Concomitante ao questionário trabalhou-se com a perspectiva da cultura, da história oral, onde os membros mais velhos das comunidades foram ouvidos e assim se pôde trazer à tona a saga – muitas vezes quase esquecida e/ou perdida - das suas respectivas comunidades.
A tarefa cresceu momento a momento e foi necessário ir ampliando o quadro do GT; por duas vezes se prorrogar o prazo para efetuar o Levantamento Básico e, finalmente, foi imprescindível transferir-lhe a sede para local mais amplo com mais equipamentos e melhores condições de trabalho: o Centro Administrativo Santa Cândida. Face à necessidade de se dar conhecimento a todo o governo, e à sociedade, destes dados e dada a variedade e a multiplicidade das informações armazenadas pelo GTCM até o momento.
O presente relatório apresenta uma realidade integral, mesmo com dados parciais que devem ser aprofundados, tanto pela continuidade do trabalho do grupo como pela academia, mas também, e principalmente, pelos entes governamentais dentro de suas especificidades e programas, para a implementação de ações integradas, necessárias à inclusão social destas comunidades. No andamento da ação o GTCM procurou aprofundar algumas questões mas como foi dito, a tarefa se apresenta bem maior do que a expectativa inicial, frente principalmente à visão que se tinha do Paraná: europeu.
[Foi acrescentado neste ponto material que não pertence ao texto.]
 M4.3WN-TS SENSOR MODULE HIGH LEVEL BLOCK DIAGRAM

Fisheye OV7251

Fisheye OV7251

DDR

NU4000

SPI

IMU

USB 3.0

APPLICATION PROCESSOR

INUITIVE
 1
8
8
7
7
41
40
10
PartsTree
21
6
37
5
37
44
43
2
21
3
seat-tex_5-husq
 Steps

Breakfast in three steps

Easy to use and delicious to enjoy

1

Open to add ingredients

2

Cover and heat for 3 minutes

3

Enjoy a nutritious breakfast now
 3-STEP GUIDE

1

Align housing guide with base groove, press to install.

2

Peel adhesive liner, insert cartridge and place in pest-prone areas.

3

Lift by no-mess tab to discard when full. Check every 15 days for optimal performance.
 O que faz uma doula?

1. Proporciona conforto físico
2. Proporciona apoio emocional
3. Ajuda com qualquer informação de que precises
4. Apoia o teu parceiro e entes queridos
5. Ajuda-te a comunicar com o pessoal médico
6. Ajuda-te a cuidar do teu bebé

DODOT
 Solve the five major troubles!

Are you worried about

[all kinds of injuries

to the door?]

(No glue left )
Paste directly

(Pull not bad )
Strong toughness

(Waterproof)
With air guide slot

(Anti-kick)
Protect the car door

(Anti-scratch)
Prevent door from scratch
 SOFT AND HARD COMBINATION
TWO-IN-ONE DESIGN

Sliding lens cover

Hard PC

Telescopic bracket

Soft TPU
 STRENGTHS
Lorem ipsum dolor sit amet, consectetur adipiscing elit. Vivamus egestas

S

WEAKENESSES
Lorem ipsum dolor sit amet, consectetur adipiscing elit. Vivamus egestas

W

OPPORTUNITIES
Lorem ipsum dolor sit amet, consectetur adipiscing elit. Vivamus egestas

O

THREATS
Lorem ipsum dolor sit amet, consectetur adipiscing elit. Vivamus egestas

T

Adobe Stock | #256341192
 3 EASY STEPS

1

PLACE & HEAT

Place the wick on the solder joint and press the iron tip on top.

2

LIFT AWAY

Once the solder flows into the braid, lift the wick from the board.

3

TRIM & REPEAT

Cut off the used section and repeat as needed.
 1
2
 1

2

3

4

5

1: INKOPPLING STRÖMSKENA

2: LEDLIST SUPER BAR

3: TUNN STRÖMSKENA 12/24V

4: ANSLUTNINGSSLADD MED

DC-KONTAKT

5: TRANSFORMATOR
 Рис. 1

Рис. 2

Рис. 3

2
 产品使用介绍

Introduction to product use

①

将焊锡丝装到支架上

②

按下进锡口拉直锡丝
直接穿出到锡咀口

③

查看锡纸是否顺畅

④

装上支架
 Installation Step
Ao se apresentar este relato é preciso fazer notar que o que mais chama a atenção de todos os que acompanham, local e nacionalmente, o que ocorre em nosso estado é a maneira plural como isto acontece: é política de governo, do atual governo, reafirme-se. Acontece de forma integral, tratando não só de desvendar e registrar toda esta realidade, mas procurando resposta aos desafios encontrados, que longe estão de ter solução imediata; em três anos e poucos meses saímos do total desconhecimento e abandono ao envolvimento do governo como um todo, com ações transversais sendo pensadas, projetadas e executadas principalmente levando em conta o necessário recorte étnico, pois que a metodologia utilizada pelo Grupo de Trabalho Clóvis Moura se respalda nas perspectivas da “pesquisa aplicada, destinada a intervir diretamente na realidade, a teorizar práticas, a produzir alternativas concretas, a comprometer-se com soluções” dos problemas diagnosticados pelo Levantamento Básico das Comunidades Remanescentes de Quilombos e “Terras de Preto” do Estado do Paraná.